## Data records
|---|
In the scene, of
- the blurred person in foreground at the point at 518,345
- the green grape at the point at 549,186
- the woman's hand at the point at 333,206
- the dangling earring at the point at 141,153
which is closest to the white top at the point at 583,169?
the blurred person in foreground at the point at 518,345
|---|
## TASK TO COMPLETE
Copy every line of the records above word for word, without changing anything.

## PROBLEM SOLUTION
In the scene, of
- the blurred person in foreground at the point at 518,345
- the green grape at the point at 549,186
- the woman's hand at the point at 333,206
- the dangling earring at the point at 141,153
which is closest to the white top at the point at 583,169?
the blurred person in foreground at the point at 518,345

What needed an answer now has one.